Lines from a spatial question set
^^^^^^^^^^^^^^^^

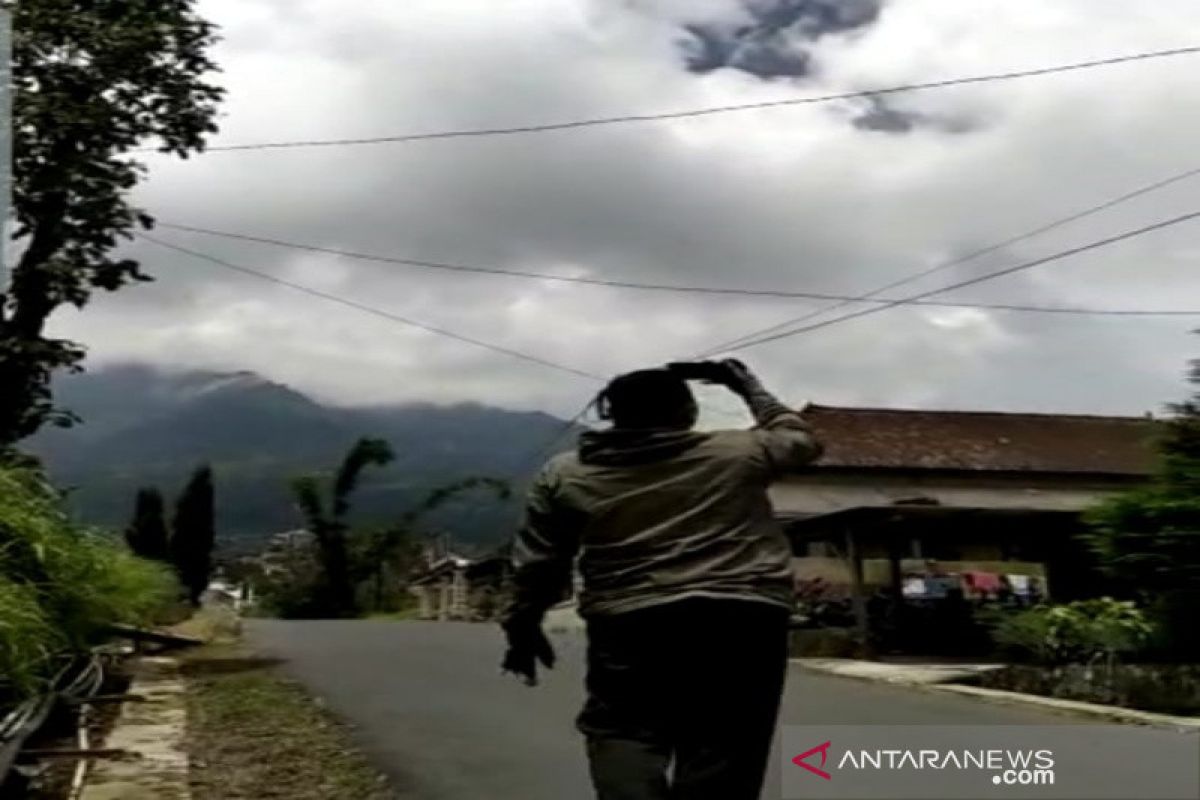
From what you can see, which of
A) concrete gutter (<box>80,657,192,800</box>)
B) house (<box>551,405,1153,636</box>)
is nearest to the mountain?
concrete gutter (<box>80,657,192,800</box>)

^^^^^^^^^^^^^^^^

▶ Set task
Reproduce the lines above word for word, leaving out the picture.

▶ Full output
From what you can see, which of
A) concrete gutter (<box>80,657,192,800</box>)
B) house (<box>551,405,1153,636</box>)
is nearest to the mountain?
concrete gutter (<box>80,657,192,800</box>)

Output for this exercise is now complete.